The most recent project to be associated with China’s Silk Road plan, an extension of the former colonial capital Yangon, met with opposition from regional lawmakers over how much land Myanmar was giving over to the project and the fairness of revenue-sharing arrangements, after China Communications Construction Company (CCCC) was signed on to submit plans in May last year.
Within months, a junket had been arranged. Yangon regional lawmakers visited China in September 2018, where they met CCCC representatives and visited its Yangshan port near Shanghai, according to two participants and Facebook posts from the visit.
CCCC did not respond to Reuters questions about the visit and the Yangon project.
“This is persuasion in the interest of their project. We understand that,” said Sandar Min, an NLD lawmaker known for being fiercely outspoken, who joined the trip. “They put us in good hotels, treated us to nice meals.”
The visit would not prevent her from voicing her concerns over the New Yangon City project, she said, but had given her pause for thought about China’s development model, drawing a contrast with the protests that often greet projects at home.
“Their country developed very fast within 20 years and even the roads became very good.

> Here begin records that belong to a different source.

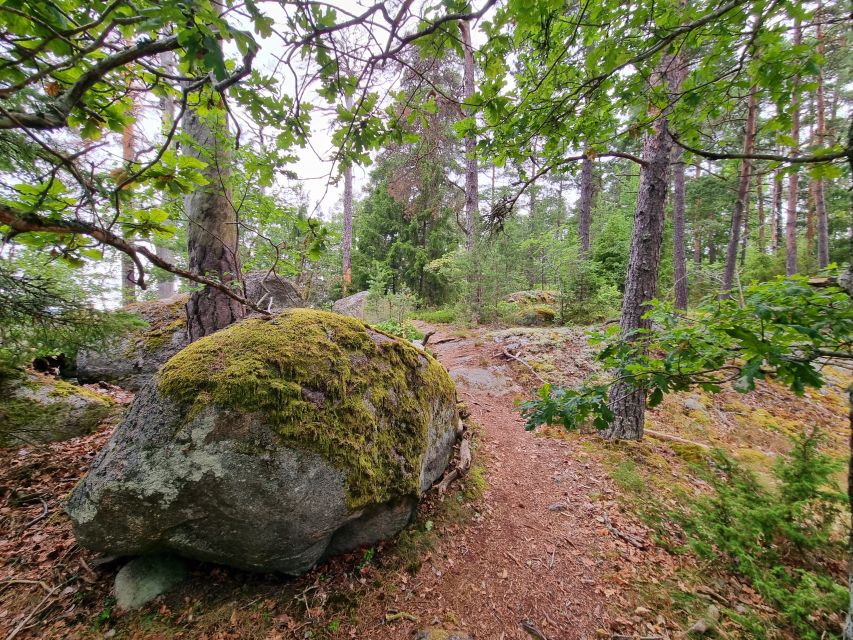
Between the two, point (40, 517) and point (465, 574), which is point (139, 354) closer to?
point (40, 517)

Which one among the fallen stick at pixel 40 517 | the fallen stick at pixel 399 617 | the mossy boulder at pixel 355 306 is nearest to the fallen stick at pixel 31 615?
the fallen stick at pixel 40 517

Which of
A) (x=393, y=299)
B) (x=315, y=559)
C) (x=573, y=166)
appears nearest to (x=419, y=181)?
(x=393, y=299)

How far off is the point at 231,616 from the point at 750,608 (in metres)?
3.82

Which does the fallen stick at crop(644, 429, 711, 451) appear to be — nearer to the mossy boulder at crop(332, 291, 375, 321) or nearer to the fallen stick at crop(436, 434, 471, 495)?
the fallen stick at crop(436, 434, 471, 495)

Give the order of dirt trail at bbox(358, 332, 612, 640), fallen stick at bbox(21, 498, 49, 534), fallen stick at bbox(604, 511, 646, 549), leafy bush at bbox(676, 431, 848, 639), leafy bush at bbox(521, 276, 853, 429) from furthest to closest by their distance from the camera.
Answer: fallen stick at bbox(604, 511, 646, 549) < fallen stick at bbox(21, 498, 49, 534) < dirt trail at bbox(358, 332, 612, 640) < leafy bush at bbox(676, 431, 848, 639) < leafy bush at bbox(521, 276, 853, 429)

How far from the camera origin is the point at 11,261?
2938 millimetres

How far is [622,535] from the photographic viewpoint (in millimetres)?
3279

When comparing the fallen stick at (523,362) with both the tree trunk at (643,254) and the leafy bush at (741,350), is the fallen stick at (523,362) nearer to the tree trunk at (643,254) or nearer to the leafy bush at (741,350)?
the tree trunk at (643,254)

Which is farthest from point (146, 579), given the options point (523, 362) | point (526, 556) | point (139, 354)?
point (523, 362)

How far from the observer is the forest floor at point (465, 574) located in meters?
2.20

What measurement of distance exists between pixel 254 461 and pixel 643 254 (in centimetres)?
548

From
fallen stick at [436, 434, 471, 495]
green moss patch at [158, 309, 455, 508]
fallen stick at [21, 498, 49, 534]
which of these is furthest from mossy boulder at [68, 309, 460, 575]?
fallen stick at [21, 498, 49, 534]

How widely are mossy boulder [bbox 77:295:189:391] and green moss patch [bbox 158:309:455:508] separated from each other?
128 inches

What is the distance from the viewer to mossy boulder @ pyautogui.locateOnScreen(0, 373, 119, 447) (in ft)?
11.0
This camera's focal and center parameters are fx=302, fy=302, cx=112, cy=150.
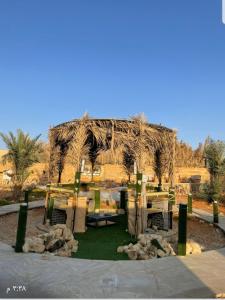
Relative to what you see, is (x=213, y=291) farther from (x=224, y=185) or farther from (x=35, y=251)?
(x=224, y=185)

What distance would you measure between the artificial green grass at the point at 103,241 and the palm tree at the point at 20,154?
27.1 ft

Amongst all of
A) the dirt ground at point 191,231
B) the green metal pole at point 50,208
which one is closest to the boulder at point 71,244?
the dirt ground at point 191,231

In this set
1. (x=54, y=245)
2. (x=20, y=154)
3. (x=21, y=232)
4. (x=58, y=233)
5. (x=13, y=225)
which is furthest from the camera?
(x=20, y=154)

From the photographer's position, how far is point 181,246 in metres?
7.38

Is that because of their one-party political system?” she said. “In their country, if they do a project, no one opposes.”
Another controversial Chinese project in Myanmar is the $3.6 billion Myitsone dam in conflict-torn northern state of Kachin, which was suspended in 2011 amid concerns it would be environmentally damaging and mainly benefit China.
In October 2018, Aung Shin, the party newspaperman, led a nine-strong Myanmar delegation that visited at least five dams on China’s Yellow River.
Three other participants said they were under the impression the trip was paid for by the State Power International Corporation (SPIC), the giant state-owned enterprise behind the hydropower project.
Aung Shin said the invitation for the trip came from the Chinese Communist Party, although he said he did not know who paid for the hospitality.
SPIC did not respond to Reuters questions.
“They explained to us not only about dams but also about things that they arranged for the local villagers,” said Tin Aye, a regional NLD lawmaker from Kachin, who joined Aung Shin’s delegation. “I am not the decision maker, but I think it’s better to do the project.”